_Короткое упражнение A_:
Определите, согласуется ли каждое утверждение с отрывком о повести Фреда Солянова, и подкрепите ответ «да» или «нет» точной цитатой:
(i) Повесть опубликована в журнале «Новый мир» в 1997 году.
(ii) В конце повести герой оказывается перед Медным всадником.
(iii) Царь Петр на бронзовом коне увенчан золотой короной.
_Короткое упражнение B_:
Ответьте по отрывку о повести Фреда Солянова на три вопроса:
(i) Кто рассказал повесть, согласно ее названию?
(ii) Что попирал копытом бронзовый конь?
(iii) Кого спросил рассказчик?
_Короткое упражнение C_: Пожалуйста, перепишите из отрывка о повести Фреда Солянова всё, что идет от слов «А вот увлеченно» и до слов «супость или мудрость?» включительно.

=== Фрагмент источника ===

А вот увлеченно стилизованная под старину вещь Фреда Солянова “Повесть о бесовском самокипе, персиянских слонах и лазоревом цветочке, рассказанная Асафием Миловзоровым и записанная его внуком” (“Новый мир”, 1997, № 12) — живой, увлекательный “сказ”, если угодно, романтическая сказка как раз о личностном становлении и самоопределении: не случайно в конце повести герой оказывается перед Медным всадником, с которым у нас прочно связана выработанная великим певцом империи и свободы мифологема о противоречивых взаимодействиях государства и свободной личности, царей и частных лиц:

“Узрел я на каменном целике бронзового коня, а на нем — царя Петра, увенчанного лавровым венком. Копытом конь змия попирал. Спросил я Тимоху:

— Конь что попирает — супость или мудрость?

=== Исходные данные ===

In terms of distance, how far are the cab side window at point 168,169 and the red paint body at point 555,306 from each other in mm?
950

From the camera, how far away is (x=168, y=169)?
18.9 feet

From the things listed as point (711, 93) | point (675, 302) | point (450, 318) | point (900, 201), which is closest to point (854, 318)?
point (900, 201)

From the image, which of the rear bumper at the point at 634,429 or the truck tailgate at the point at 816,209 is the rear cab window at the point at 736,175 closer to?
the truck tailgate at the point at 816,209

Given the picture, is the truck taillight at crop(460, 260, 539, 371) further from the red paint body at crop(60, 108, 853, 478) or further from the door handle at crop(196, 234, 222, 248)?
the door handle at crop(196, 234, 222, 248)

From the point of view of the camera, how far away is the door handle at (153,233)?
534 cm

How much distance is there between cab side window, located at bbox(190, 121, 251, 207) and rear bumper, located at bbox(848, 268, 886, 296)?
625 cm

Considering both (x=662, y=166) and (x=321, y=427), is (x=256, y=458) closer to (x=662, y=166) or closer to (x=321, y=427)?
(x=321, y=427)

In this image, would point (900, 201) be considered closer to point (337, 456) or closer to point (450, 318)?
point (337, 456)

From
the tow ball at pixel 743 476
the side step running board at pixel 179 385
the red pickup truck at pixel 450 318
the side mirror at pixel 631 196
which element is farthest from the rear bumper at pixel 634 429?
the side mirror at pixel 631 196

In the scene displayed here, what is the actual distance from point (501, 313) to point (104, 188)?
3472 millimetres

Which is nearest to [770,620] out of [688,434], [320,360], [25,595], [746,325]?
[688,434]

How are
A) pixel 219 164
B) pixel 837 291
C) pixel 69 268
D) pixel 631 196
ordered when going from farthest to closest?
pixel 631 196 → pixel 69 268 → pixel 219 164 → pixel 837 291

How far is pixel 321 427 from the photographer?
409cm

===

_Ответ A_:
(i) Да: «(“Новый мир”, 1997, № 12)».
(ii) Да: «не случайно в конце повести герой оказывается перед Медным всадником».
(iii) Нет: «царя Петра, увенчанного лавровым венком».

_Ответ B_:
(i) Асафий Миловзоров.
(ii) Змия.
(iii) Тимоху.

_Ответ C_:
А вот увлеченно стилизованная под старину вещь Фреда Солянова “Повесть о бесовском самокипе, персиянских слонах и лазоревом цветочке, рассказанная Асафием Миловзоровым и записанная его внуком” (“Новый мир”, 1997, № 12) — живой, увлекательный “сказ”, если угодно, романтическая сказка как раз о личностном становлении и самоопределении: не случайно в конце повести герой оказывается перед Медным всадником, с которым у нас прочно связана выработанная великим певцом империи и свободы мифологема о противоречивых взаимодействиях государства и свободной личности, царей и частных лиц:

“Узрел я на каменном целике бронзового коня, а на нем — царя Петра, увенчанного лавровым венком. Копытом конь змия попирал. Спросил я Тимоху:

— Конь что попирает — супость или мудрость?